Entries drawn from a dataset
▽

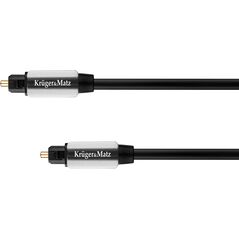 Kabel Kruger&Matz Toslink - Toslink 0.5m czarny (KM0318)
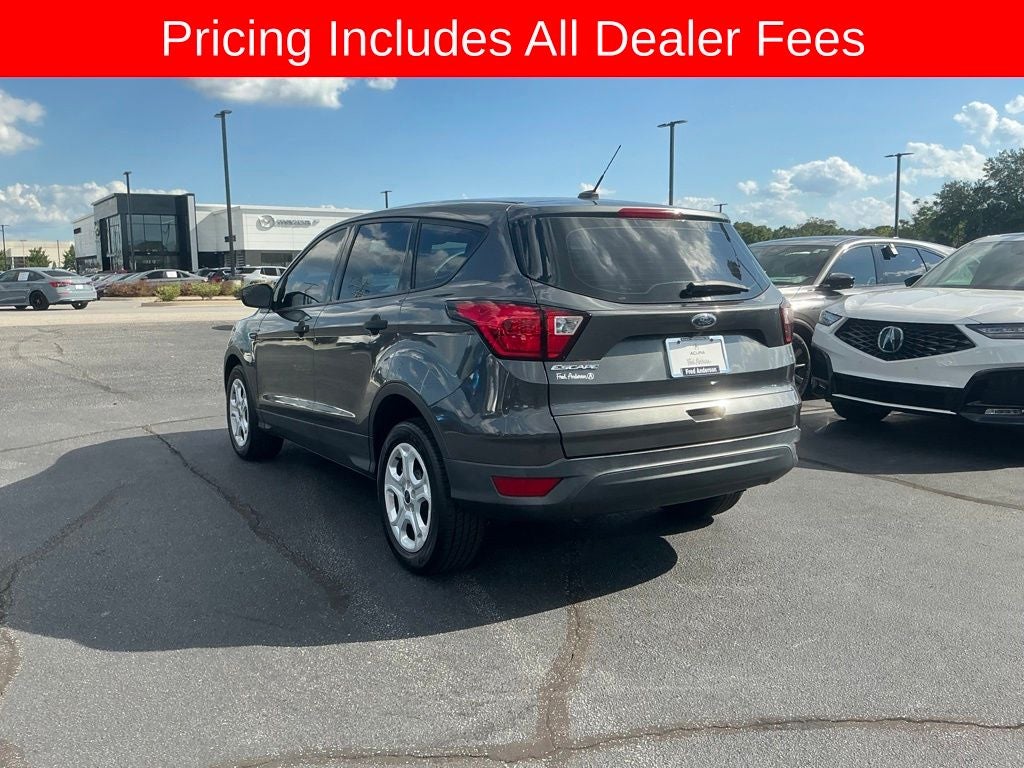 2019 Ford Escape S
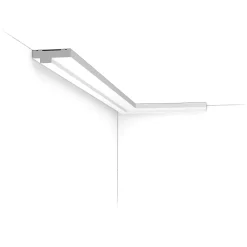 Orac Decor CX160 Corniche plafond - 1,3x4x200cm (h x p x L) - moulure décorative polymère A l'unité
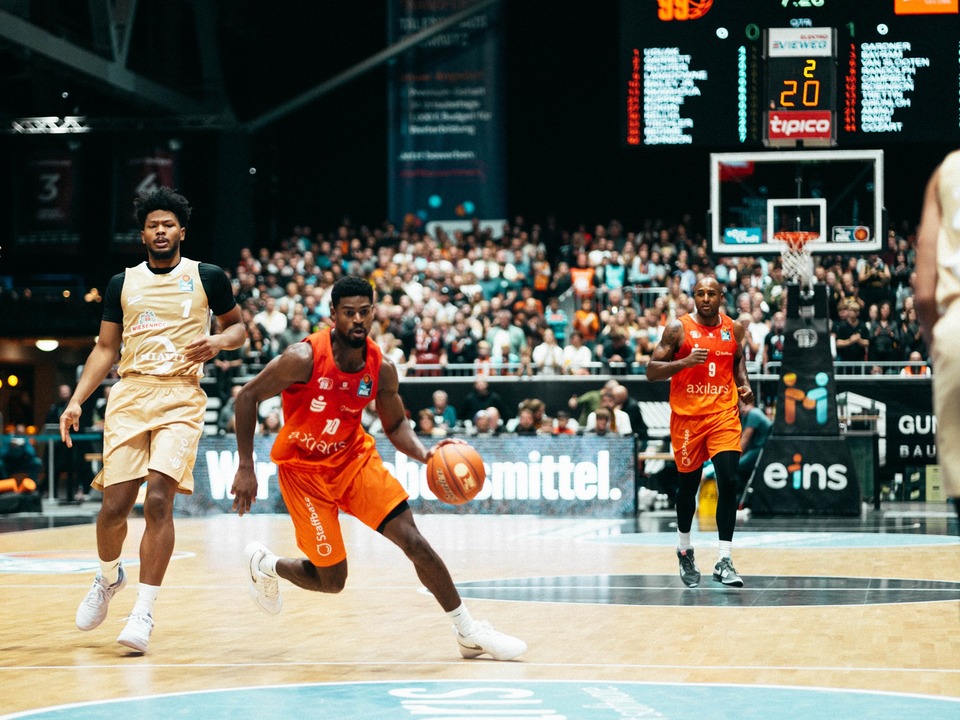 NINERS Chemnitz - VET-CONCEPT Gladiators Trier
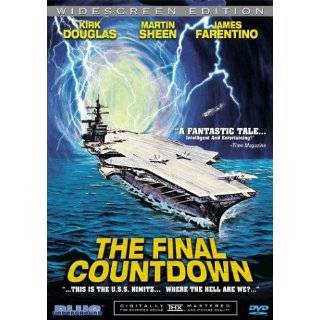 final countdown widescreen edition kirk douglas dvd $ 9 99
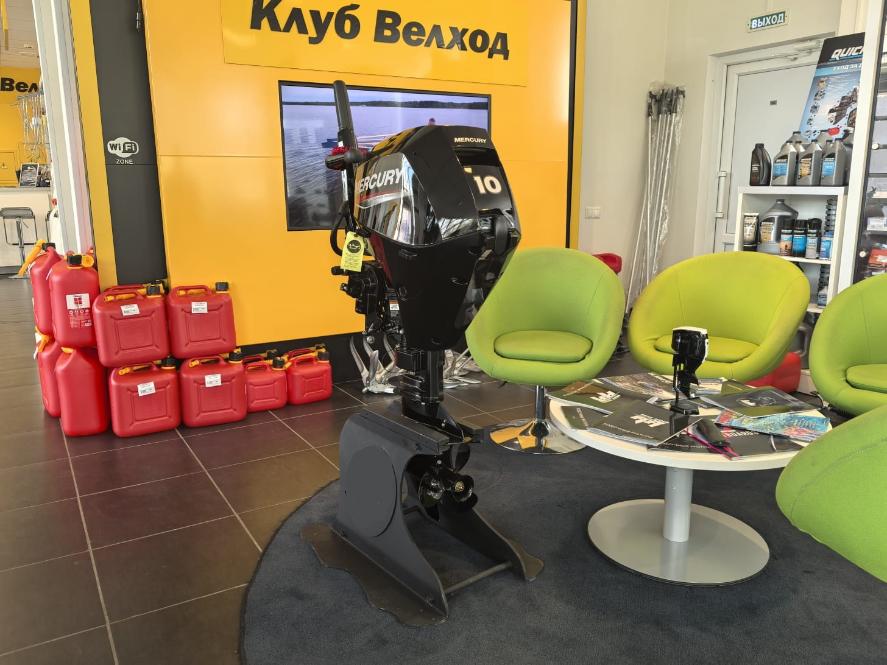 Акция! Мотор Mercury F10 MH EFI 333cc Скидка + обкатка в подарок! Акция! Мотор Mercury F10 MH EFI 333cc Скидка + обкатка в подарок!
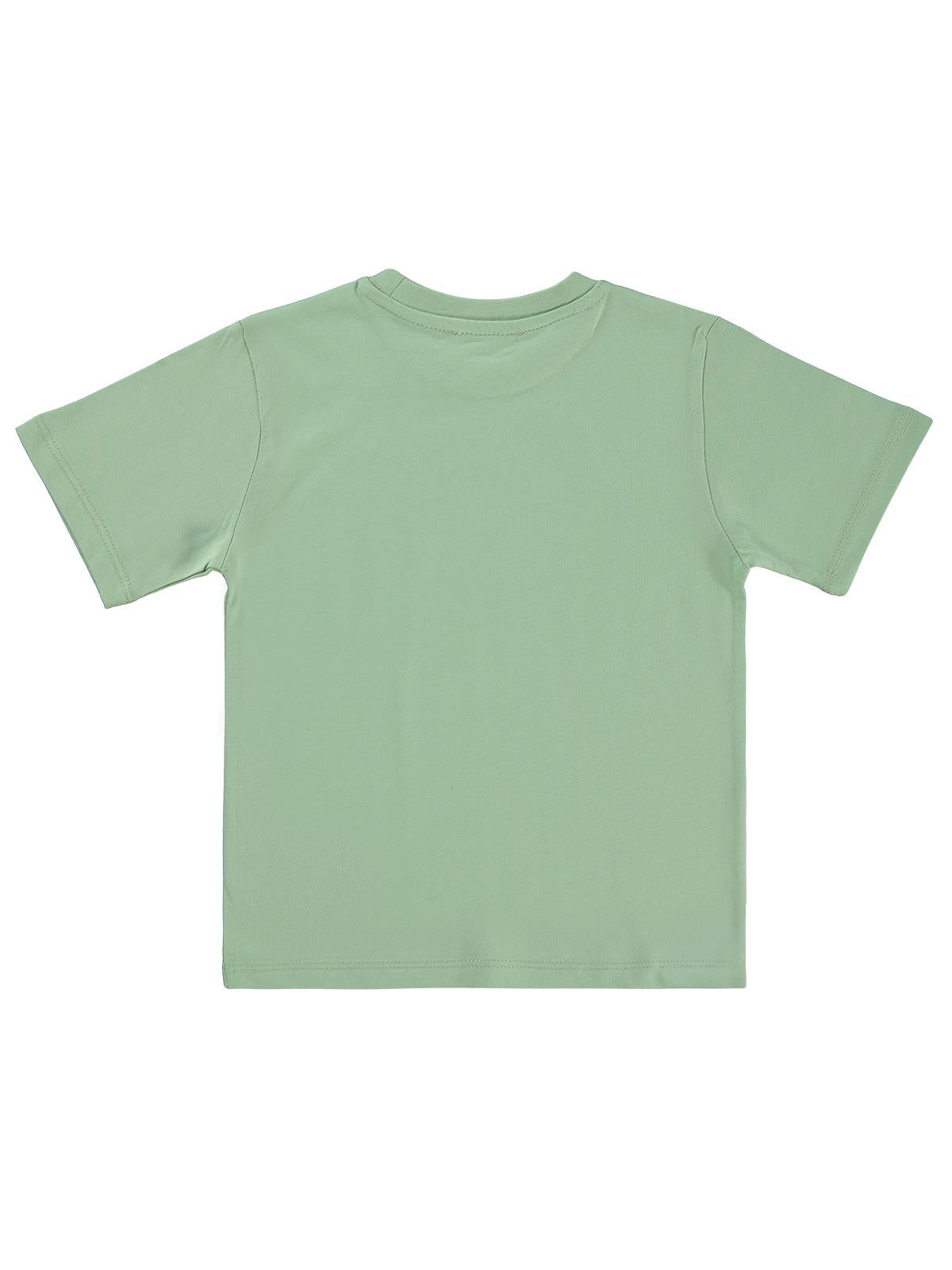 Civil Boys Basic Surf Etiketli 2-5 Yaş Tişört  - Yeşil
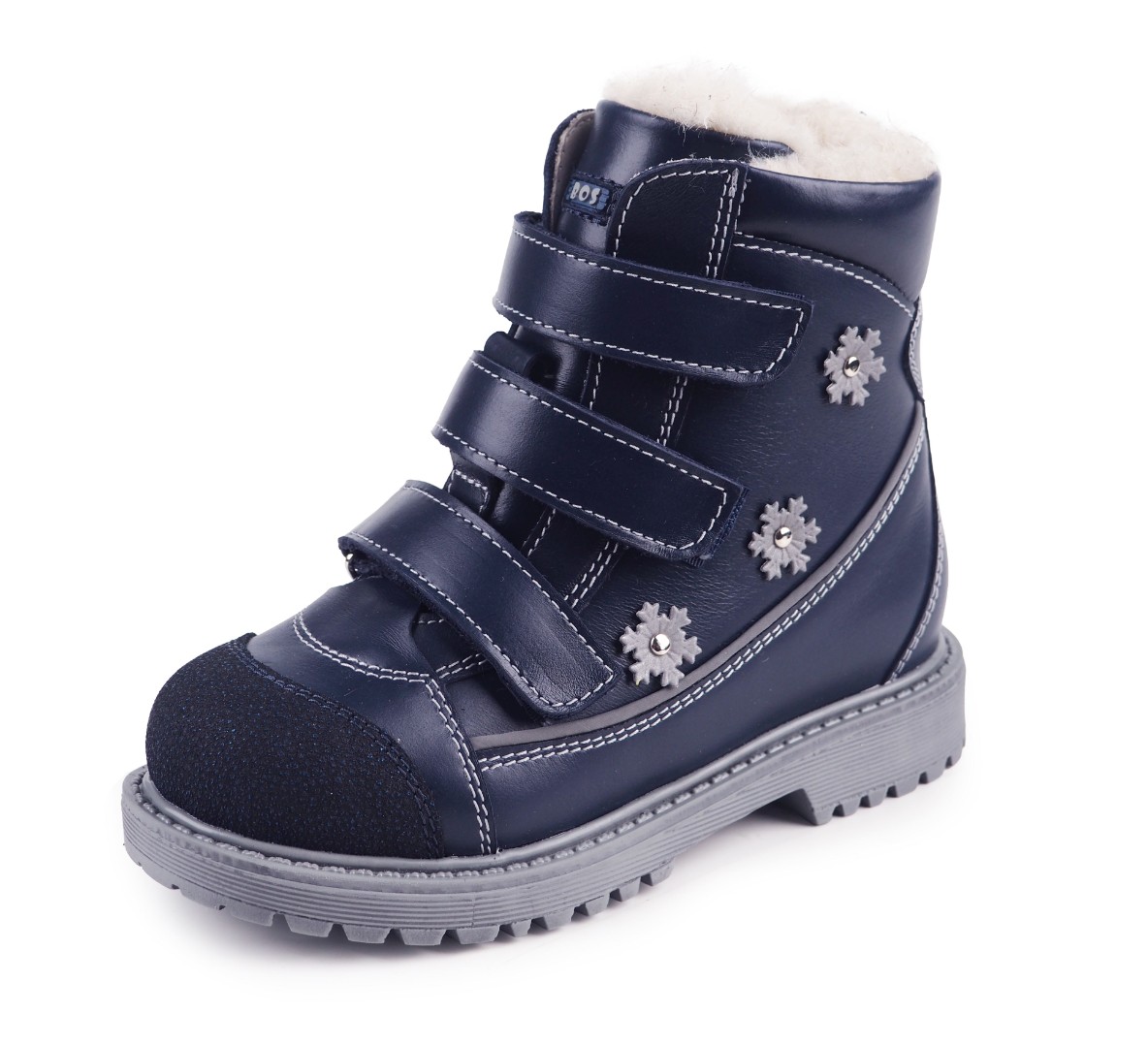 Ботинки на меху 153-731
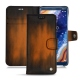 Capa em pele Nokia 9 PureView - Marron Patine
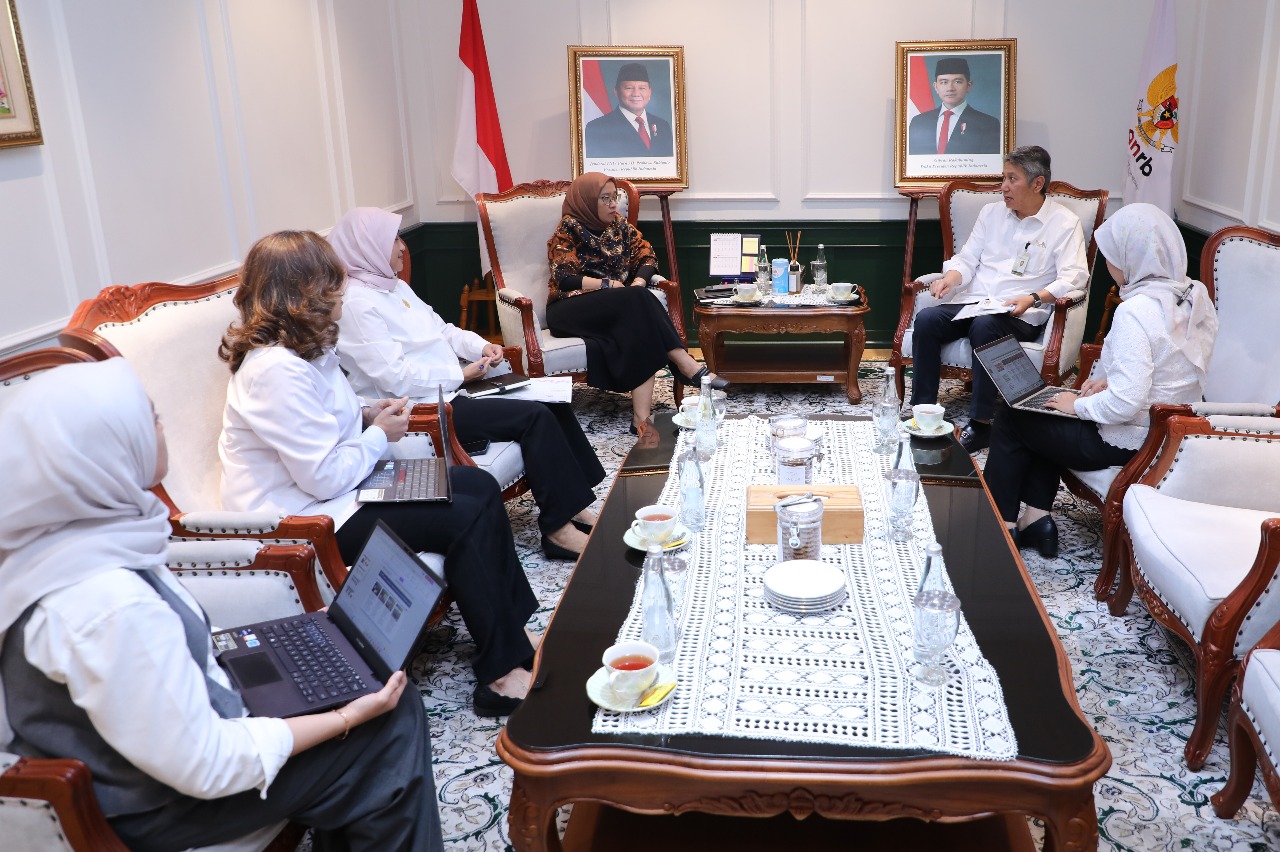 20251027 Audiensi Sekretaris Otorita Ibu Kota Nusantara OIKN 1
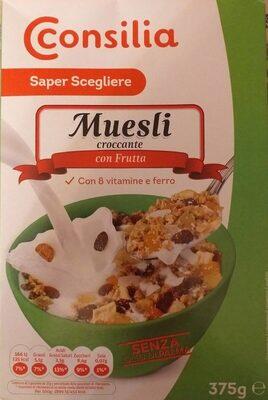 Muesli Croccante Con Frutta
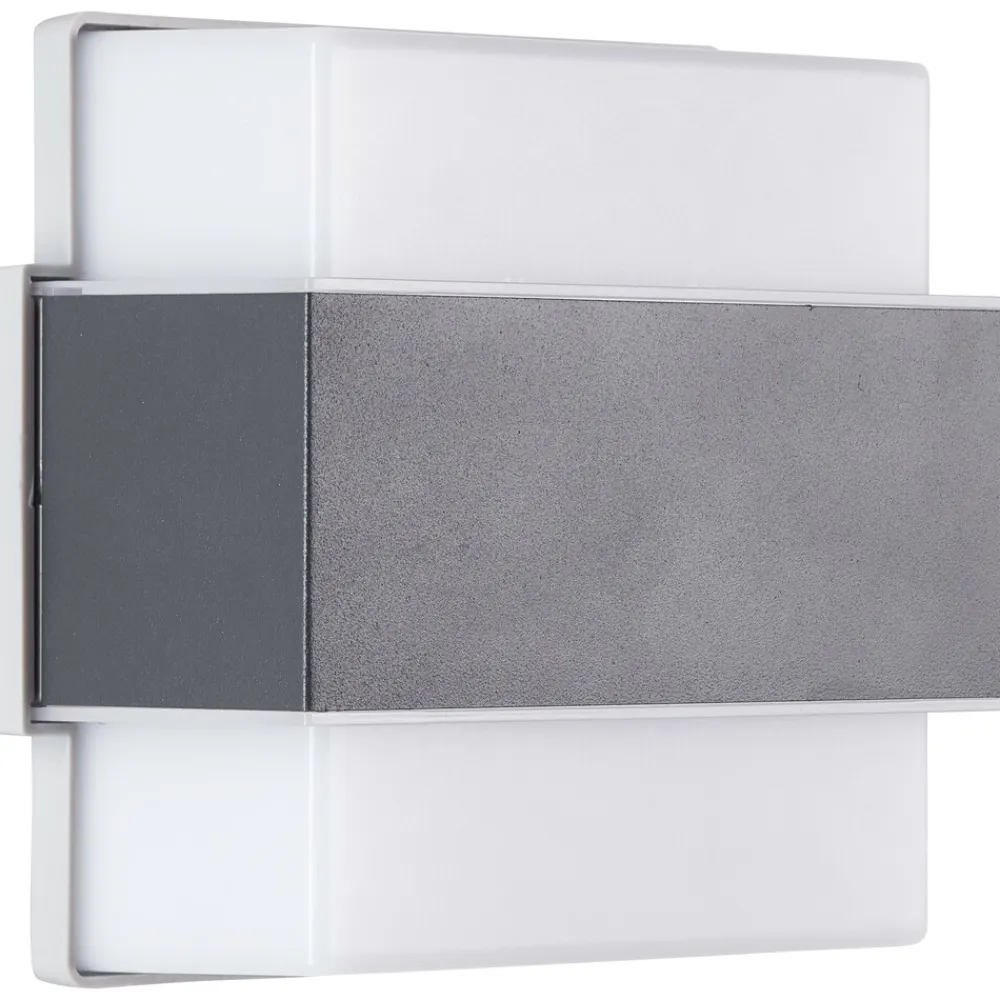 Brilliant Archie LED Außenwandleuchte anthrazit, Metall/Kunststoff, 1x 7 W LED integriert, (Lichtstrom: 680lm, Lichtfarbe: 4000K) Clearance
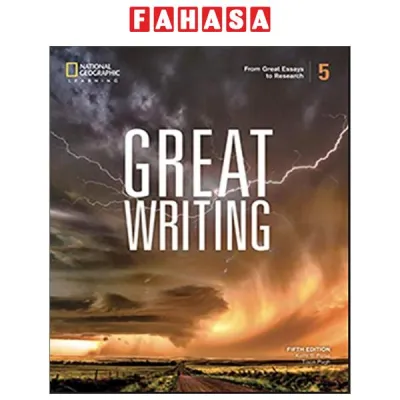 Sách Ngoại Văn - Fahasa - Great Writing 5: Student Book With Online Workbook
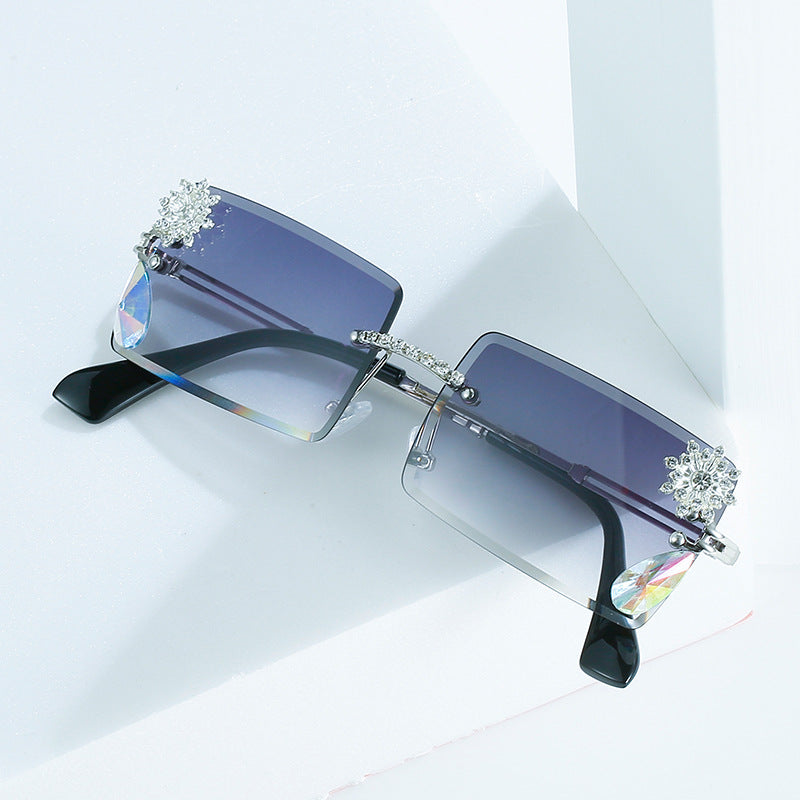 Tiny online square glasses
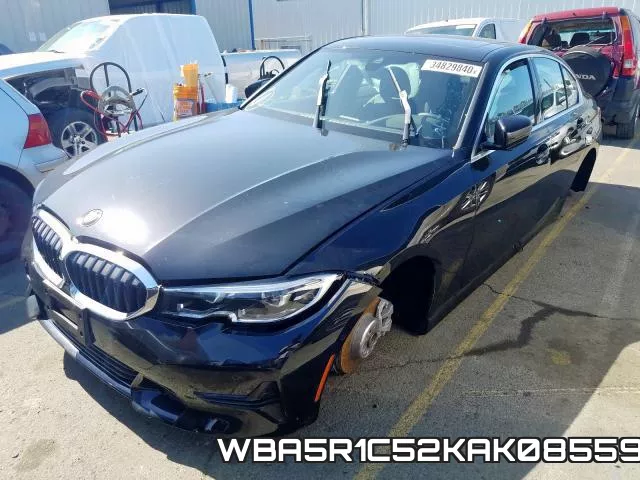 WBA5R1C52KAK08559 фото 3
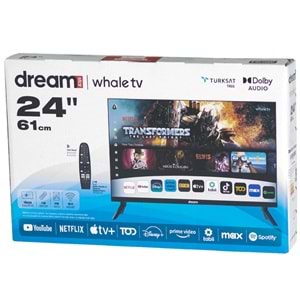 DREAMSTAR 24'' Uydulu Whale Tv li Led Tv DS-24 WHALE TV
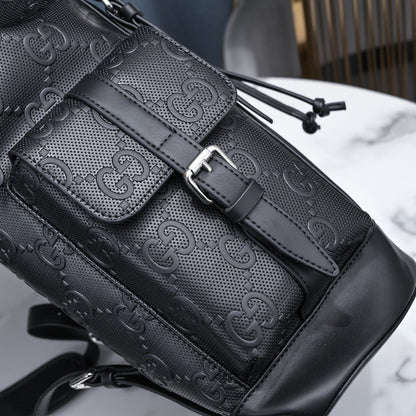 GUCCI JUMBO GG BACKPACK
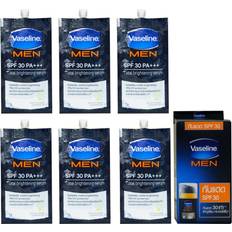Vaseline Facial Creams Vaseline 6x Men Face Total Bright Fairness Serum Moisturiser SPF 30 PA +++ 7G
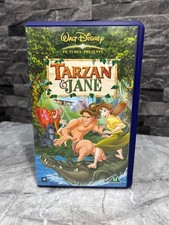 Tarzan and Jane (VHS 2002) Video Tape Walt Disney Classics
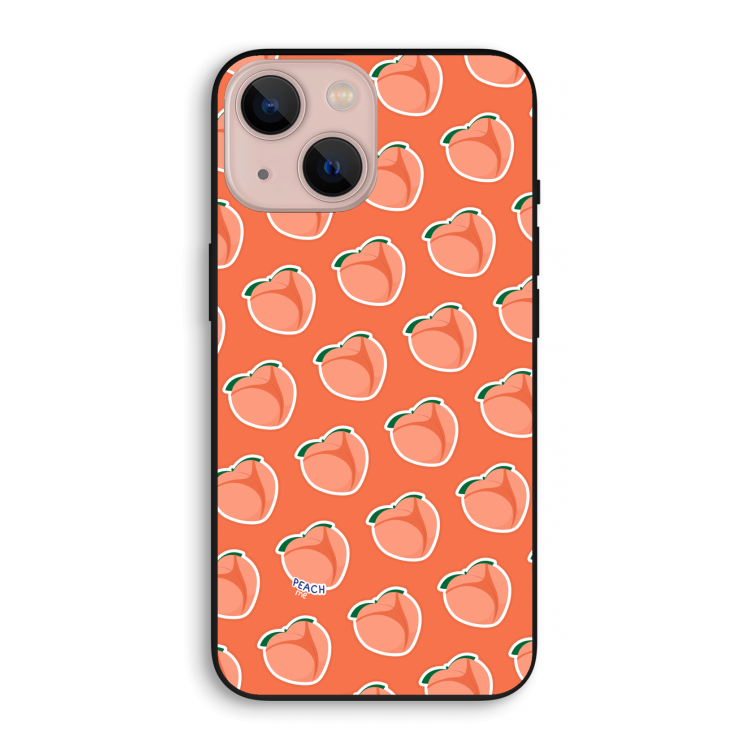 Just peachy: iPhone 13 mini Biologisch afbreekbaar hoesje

△

_Task instructions_
Reproduce all twenty entries above word for word, omitting the pictures and keeping only the text of each entry.

_Result_
 Kabel Kruger&Matz Toslink - Toslink 0.5m czarny (KM0318)
 2019 Ford Escape S
 Orac Decor CX160 Corniche plafond - 1,3x4x200cm (h x p x L) - moulure décorative polymère A l'unité
 NINERS Chemnitz - VET-CONCEPT Gladiators Trier
 final countdown widescreen edition kirk douglas dvd $ 9 99
 Акция! Мотор Mercury F10 MH EFI 333cc Скидка + обкатка в подарок! Акция! Мотор Mercury F10 MH EFI 333cc Скидка + обкатка в подарок!
 Civil Boys Basic Surf Etiketli 2-5 Yaş Tişört  - Yeşil
 Ботинки на меху 153-731
 Capa em pele Nokia 9 PureView - Marron Patine
 20251027 Audiensi Sekretaris Otorita Ibu Kota Nusantara OIKN 1
 Muesli Croccante Con Frutta
 Brilliant Archie LED Außenwandleuchte anthrazit, Metall/Kunststoff, 1x 7 W LED integriert, (Lichtstrom: 680lm, Lichtfarbe: 4000K) Clearance
 Sách Ngoại Văn - Fahasa - Great Writing 5: Student Book With Online Workbook
 Tiny online square glasses
 WBA5R1C52KAK08559 фото 3
 DREAMSTAR 24'' Uydulu Whale Tv li Led Tv DS-24 WHALE TV
 GUCCI JUMBO GG BACKPACK
Vaseline Facial Creams Vaseline 6x Men Face Total Bright Fairness Serum Moisturiser SPF 30 PA +++ 7G
 Tarzan and Jane (VHS 2002) Video Tape Walt Disney Classics
 Just peachy: iPhone 13 mini Biologisch afbreekbaar hoesje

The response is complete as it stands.